Testo fornito:

Il mondo accademico ha quindi contribuito notevolmente alla deformazione e alla strumentalizzazione di questo termine, permettendo di giustificare le guerre colonialiste e imperialiste, magari ammantandole con il velo ipocrita delle "missioni umanitarie".

Delimitazioni della civilizzazione

Il termine “civiltà” può assumere significato storico, sociologico o psicologico. Si può parlare, per esempio, di civiltà industriale, fondata sullo sviluppo dei macchinari, o di civiltà cristiana o ancora di civiltà dell'immagine.

Dati disponibili:
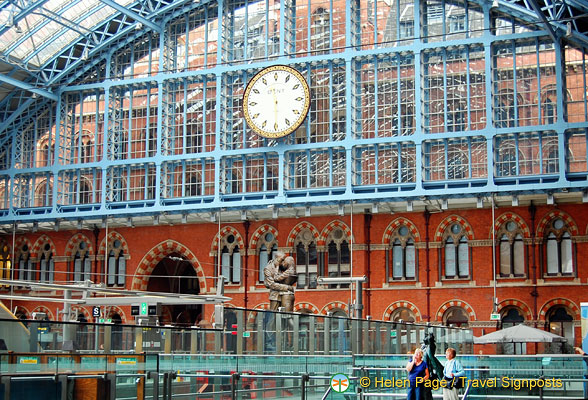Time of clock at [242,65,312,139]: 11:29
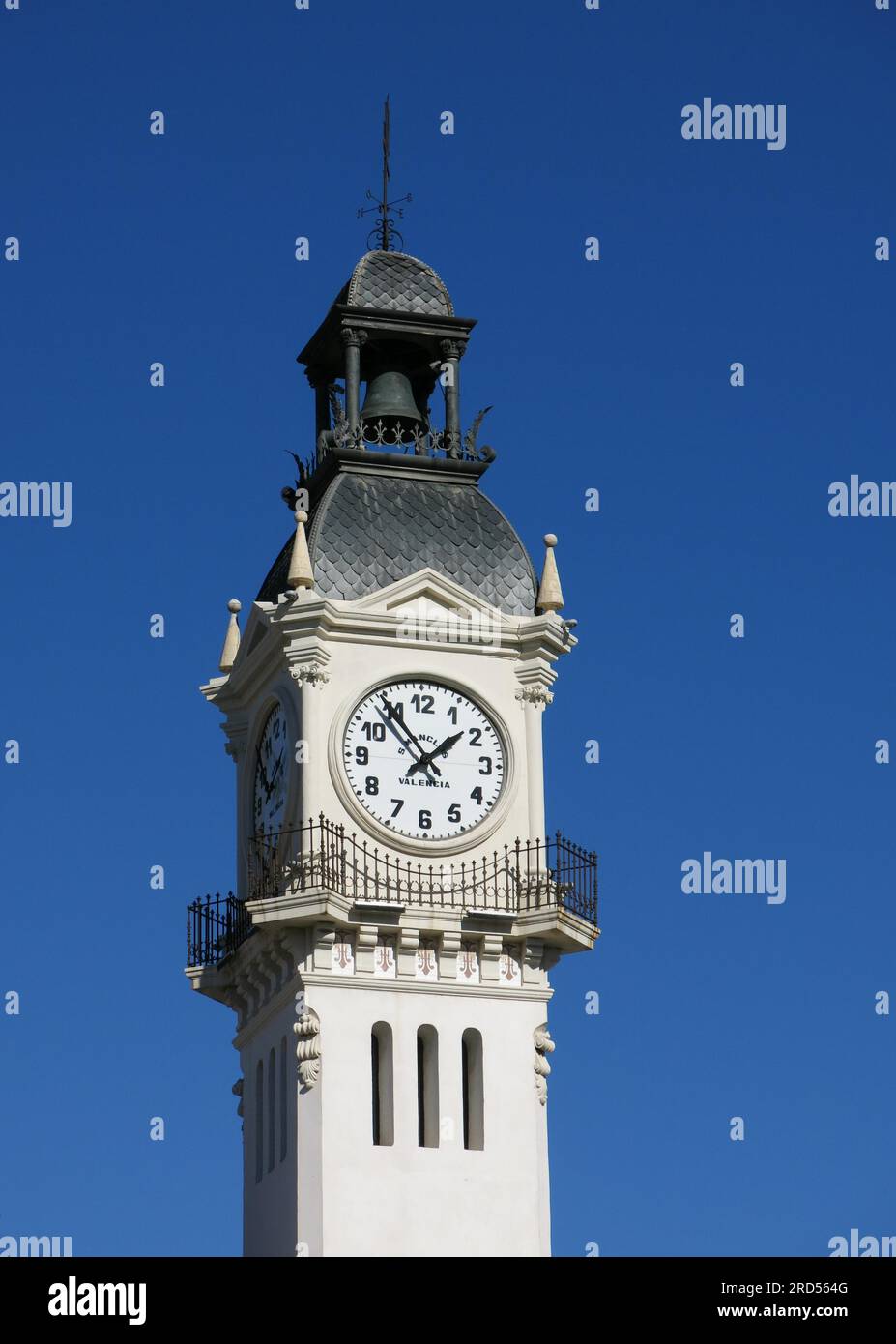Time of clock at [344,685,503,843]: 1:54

Compiti da svolgere:
A. Trascrivi il brano del testo sulla civiltà da "Delimitazioni della civilizzazione" a "di civiltà dell'immagine.".
B. Nel testo sulla civiltà, su che cosa si fonda la civiltà industriale?
C. Riprendi il testo sulla civiltà subito dopo l'ultima frase riportata.

Risposte ai compiti:
A.
Delimitazioni della civilizzazione

Il termine “civiltà” può assumere significato storico, sociologico o psicologico. Si può parlare, per esempio, di civiltà industriale, fondata sullo sviluppo dei macchinari, o di civiltà cristiana o ancora di civiltà dell'immagine.

B. Sullo sviluppo dei macchinari.

C.
La storia distingue la civilizzazione preistorica, definita da criteri esclusivamente tecnologici, dalle civilizzazioni storiche, caratterizzate dalla scrittura e dallo sviluppo urbano a cui si sommano i criteri tecnologici e spaziali. In effetti, solo il paleolitico e il neolitico, in cui sono diffusissime quelle società che Riane Eisler definisce gilaniche, si caratterizzano per la diffusione universale delle loro innovazioni, che mai furono utilizzate per incrementare le diseguaglianze o per produrre nuove armi. Di più: nell'arte di queste società non vi è traccia di schiavitù, di fortificazioni militari, di sacrifici umani, di manifestazioni religiose a carattere fortemente dominante ecc. Le innovazioni erano invece tese a sostenere e migliorare la vita umana, che erano guidate dall'immagine vitale di una Dèa Madre.

Da questo momento in poi il ritmo delle innovazioni diverrà incredibilmente più rapido che quello della loro diffusione, incrementando le divergenze esistenti tra i vari gruppi umani e dando luogo a civiltà con forti caratteristiche gerarchiche, dominanti e violente.

Note

  1. Fonte principale articolo: Come DonChisciotte, Afcam
  2. Cfr. Georges Cuvier, Recherches sur les ossements fossiles, (Ricerche sui giacimenti ossiferi fossili), Volume 1, Parigi, Deterville, 1812
  3. Cfr. Montesquieu, L'Esprit des Lois, (Lo spirito delle leggi), 1748.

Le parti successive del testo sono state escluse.